ARMR Sciences, a small biotech company co-founded by Collin Gage, is on the cusp of a very exciting breakthrough. This innovation will be a game-changer in the ongoing fight against opioid overdoses. The company is currently working on a vaccine for fentanyl. Unlike traditional vaccines, this powerful therapeutic vaccine will neutralize fentanyl in the bloodstream before it can damage brain cells. This groundbreaking strategy emphasizes keeping people safe from overdose. In doing so, it can help save an innumerable amount of lives while the opioid crisis continues to worsen.
The vaccine has shown strong efficacy in preclinical trials on rats. Specifically, it prevented 92 to 98 percent of fentanyl from crossing the blood-brain barrier. The vaccine was shown to be effective for at least 20 weeks in animal models. Researchers think this might translate to about a year’s worth of immunity in humans. This durable impact makes the vaccine a powerful new tool in fighting today’s rampant fentanyl epidemic.
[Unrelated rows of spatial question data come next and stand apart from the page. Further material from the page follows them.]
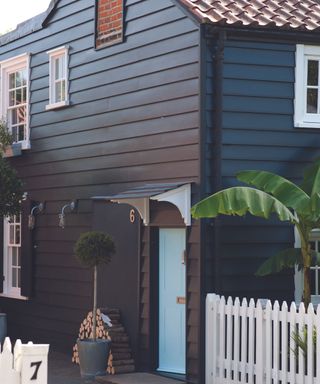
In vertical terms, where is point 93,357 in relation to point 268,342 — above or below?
below

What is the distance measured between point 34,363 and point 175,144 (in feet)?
21.3

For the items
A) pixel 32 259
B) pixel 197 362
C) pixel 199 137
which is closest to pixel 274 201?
pixel 199 137

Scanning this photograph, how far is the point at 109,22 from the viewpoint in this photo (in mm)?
14156

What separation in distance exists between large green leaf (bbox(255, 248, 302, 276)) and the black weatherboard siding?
0.95 m

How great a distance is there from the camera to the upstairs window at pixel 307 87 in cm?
1243

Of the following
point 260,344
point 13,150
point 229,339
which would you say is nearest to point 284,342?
point 260,344

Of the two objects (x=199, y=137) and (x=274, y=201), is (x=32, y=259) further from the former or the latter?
(x=274, y=201)

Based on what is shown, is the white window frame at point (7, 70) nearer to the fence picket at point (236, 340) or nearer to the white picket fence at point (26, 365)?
the fence picket at point (236, 340)

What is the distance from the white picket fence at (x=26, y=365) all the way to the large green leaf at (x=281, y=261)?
18.2ft

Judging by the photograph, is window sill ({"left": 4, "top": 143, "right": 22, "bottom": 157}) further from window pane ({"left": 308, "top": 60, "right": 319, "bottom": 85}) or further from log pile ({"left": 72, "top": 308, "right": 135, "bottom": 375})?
window pane ({"left": 308, "top": 60, "right": 319, "bottom": 85})

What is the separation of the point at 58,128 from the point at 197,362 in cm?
556

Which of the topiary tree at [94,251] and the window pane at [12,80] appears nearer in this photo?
the topiary tree at [94,251]

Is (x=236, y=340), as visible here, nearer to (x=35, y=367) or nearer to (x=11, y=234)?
(x=35, y=367)

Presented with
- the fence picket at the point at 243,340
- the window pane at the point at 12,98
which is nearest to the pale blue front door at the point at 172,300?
the fence picket at the point at 243,340
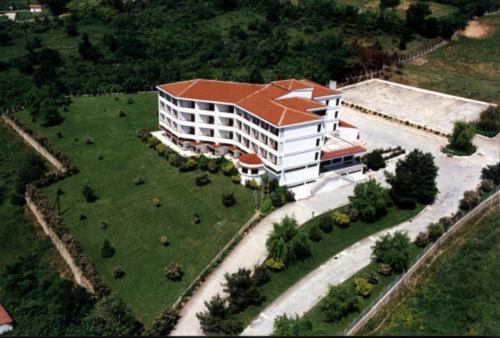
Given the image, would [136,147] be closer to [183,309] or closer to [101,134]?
[101,134]

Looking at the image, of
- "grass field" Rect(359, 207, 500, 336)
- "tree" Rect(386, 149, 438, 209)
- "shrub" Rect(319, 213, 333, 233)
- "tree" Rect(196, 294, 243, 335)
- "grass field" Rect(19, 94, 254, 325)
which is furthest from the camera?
"tree" Rect(386, 149, 438, 209)

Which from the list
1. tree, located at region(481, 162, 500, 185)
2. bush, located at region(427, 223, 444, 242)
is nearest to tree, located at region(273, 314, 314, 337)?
bush, located at region(427, 223, 444, 242)

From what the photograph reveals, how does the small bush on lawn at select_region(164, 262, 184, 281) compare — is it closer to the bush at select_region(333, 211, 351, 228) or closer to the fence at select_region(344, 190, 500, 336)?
the fence at select_region(344, 190, 500, 336)

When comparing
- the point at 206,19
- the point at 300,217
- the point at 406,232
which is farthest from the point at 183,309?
the point at 206,19

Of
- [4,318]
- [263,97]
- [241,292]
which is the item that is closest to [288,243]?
[241,292]

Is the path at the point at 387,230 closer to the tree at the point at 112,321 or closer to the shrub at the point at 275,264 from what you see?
the shrub at the point at 275,264

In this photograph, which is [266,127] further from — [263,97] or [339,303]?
[339,303]
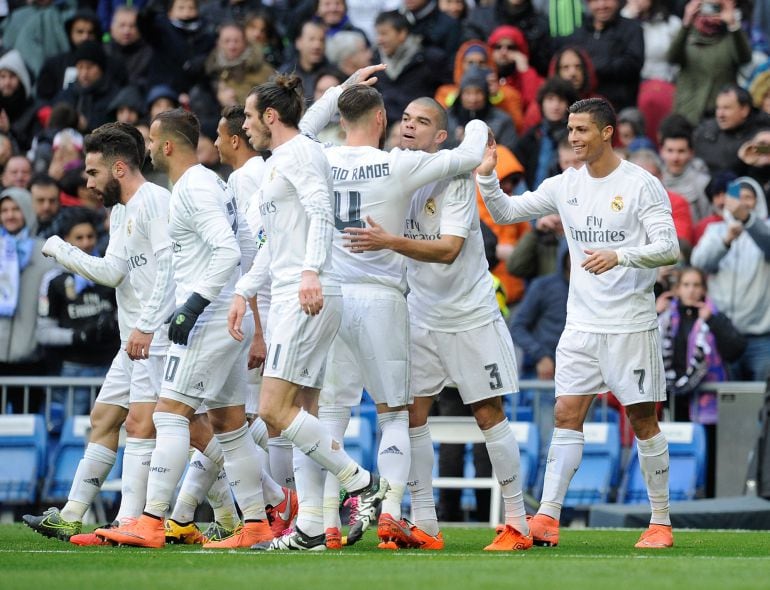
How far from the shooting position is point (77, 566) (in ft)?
27.3

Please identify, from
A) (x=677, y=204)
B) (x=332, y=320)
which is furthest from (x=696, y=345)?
(x=332, y=320)

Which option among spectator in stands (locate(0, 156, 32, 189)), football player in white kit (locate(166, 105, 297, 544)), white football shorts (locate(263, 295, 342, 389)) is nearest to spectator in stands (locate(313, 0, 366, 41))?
spectator in stands (locate(0, 156, 32, 189))

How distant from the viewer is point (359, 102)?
9906mm

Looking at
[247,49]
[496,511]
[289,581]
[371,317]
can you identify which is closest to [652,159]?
[496,511]

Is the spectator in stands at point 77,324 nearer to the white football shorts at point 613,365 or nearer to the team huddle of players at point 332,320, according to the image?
the team huddle of players at point 332,320

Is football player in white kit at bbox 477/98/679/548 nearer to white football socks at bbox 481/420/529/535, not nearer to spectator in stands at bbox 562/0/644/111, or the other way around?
white football socks at bbox 481/420/529/535

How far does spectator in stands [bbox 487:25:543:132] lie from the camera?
1766 centimetres

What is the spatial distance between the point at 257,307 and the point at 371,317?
1.26 metres

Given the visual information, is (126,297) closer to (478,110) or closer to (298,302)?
(298,302)

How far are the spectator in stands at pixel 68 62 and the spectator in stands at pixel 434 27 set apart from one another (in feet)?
13.0

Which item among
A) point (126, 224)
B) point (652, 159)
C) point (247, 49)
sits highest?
point (247, 49)

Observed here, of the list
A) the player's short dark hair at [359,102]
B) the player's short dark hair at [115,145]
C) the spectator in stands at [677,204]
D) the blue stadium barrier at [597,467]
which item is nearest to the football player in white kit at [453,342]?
the player's short dark hair at [359,102]

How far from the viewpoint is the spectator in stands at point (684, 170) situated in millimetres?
15789

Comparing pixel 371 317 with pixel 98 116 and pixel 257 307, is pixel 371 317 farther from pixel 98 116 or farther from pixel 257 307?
pixel 98 116
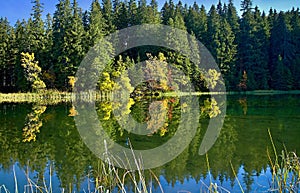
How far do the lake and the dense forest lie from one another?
65.0 ft

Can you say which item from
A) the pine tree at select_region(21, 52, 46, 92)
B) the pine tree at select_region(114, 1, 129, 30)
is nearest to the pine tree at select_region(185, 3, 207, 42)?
the pine tree at select_region(114, 1, 129, 30)

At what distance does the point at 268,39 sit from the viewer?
150 ft

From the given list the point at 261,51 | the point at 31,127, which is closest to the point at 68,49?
the point at 31,127

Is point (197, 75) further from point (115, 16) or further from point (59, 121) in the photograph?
point (59, 121)

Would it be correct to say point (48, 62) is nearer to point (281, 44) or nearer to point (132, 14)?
point (132, 14)

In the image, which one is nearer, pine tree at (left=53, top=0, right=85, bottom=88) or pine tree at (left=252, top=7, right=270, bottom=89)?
pine tree at (left=53, top=0, right=85, bottom=88)

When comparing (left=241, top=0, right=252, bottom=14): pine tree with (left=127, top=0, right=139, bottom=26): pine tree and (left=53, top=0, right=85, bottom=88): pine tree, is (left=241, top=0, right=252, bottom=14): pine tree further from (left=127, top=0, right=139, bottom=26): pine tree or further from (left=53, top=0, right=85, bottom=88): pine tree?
(left=53, top=0, right=85, bottom=88): pine tree

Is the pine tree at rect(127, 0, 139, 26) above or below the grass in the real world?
above

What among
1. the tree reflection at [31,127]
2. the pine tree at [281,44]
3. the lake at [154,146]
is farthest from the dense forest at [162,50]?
the lake at [154,146]

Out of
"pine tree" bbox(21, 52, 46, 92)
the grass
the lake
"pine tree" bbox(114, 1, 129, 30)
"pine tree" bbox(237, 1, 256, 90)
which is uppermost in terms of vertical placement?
"pine tree" bbox(114, 1, 129, 30)

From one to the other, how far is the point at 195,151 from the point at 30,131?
5.72 m

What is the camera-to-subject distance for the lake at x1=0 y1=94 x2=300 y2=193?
19.5 ft

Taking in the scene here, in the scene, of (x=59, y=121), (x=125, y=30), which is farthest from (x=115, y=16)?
(x=59, y=121)

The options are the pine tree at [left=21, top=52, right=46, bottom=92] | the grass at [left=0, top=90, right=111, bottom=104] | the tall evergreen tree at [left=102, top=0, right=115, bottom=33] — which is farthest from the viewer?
the tall evergreen tree at [left=102, top=0, right=115, bottom=33]
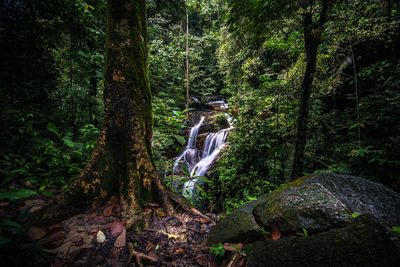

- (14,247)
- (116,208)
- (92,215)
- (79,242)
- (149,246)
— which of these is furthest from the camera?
(116,208)

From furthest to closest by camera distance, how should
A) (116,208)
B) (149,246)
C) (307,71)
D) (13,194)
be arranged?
(307,71) → (116,208) → (149,246) → (13,194)

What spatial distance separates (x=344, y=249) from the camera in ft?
3.38

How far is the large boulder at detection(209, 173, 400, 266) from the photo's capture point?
1.07 metres

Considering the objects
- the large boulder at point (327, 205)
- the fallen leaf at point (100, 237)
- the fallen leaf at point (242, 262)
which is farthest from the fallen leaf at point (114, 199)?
the large boulder at point (327, 205)

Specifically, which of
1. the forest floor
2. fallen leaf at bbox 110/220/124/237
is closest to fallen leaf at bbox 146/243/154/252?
the forest floor

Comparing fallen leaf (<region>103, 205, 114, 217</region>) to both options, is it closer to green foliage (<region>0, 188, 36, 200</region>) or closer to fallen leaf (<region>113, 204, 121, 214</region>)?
fallen leaf (<region>113, 204, 121, 214</region>)

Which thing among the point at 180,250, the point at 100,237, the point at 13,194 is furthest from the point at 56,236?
the point at 180,250

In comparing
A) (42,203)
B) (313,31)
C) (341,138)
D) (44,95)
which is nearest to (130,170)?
(42,203)

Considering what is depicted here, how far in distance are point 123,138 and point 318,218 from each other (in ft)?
8.38

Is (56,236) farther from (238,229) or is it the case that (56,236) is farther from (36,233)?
(238,229)

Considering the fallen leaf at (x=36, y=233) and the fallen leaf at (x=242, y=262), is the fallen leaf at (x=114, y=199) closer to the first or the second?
the fallen leaf at (x=36, y=233)

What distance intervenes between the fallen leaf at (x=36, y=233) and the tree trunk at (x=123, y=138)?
0.49m

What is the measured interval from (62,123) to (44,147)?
1064 mm

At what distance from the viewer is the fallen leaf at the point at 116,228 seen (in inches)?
69.9
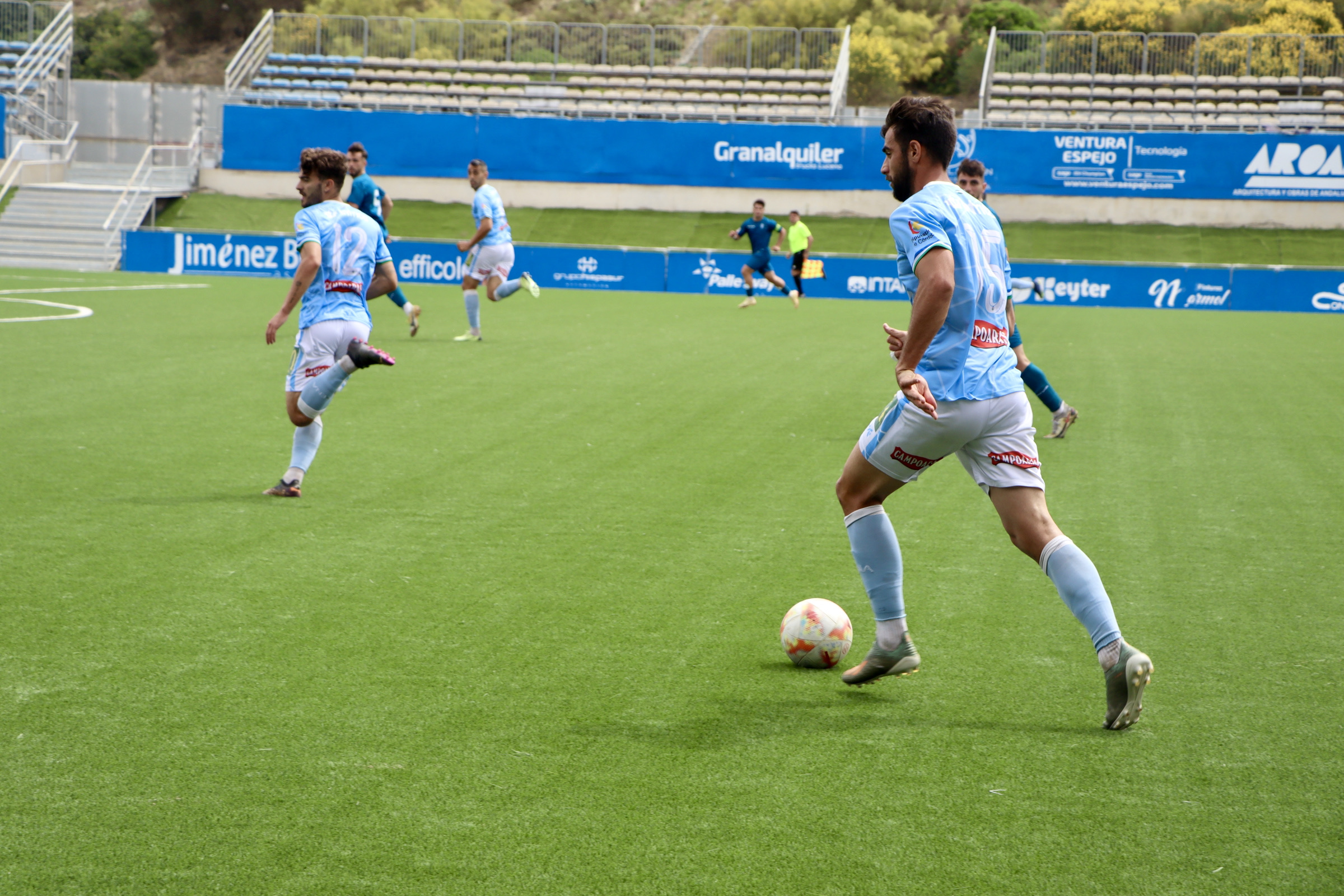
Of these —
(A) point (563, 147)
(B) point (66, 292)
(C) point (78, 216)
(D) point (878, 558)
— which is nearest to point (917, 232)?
(D) point (878, 558)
The company, ARMR Sciences, expects to begin its first human trial in early 2026. The trial will take place at the Centre for Human Drug Research in the Netherlands. CELESTIAL is designed to enroll around 40 healthy adults. The initial phase of the trial will be aimed at assessing the vaccine’s safety and finding the correct dosage. During the last stage of the study, a limited number of participants will take a medical dose of fentanyl. Scientists will look to see how well the vaccine blocks the drug’s effects.
“This new vaccine has the potential to be life-changing,” said Gage, who became the co-founder and CEO of ARMR Sciences in 2023. “This is something that could completely change the paradigm of how we deal with overdose, because it doesn’t require someone to be carrying the treatment on them,” he stated. This injectable monoclonal antibody is the first to focus on the prevention of overdoses related to fentanyl. It can help reduce deaths associated with this highly addictive opioid.
ARMR Sciences is currently investigating an oral alternative for later-stage trials. This new sublingual formulation that resembles a Listerine strip is an exciting complement to their injectable alternative. This could improve convenience and user-friendliness for those most vulnerable to overdose risk.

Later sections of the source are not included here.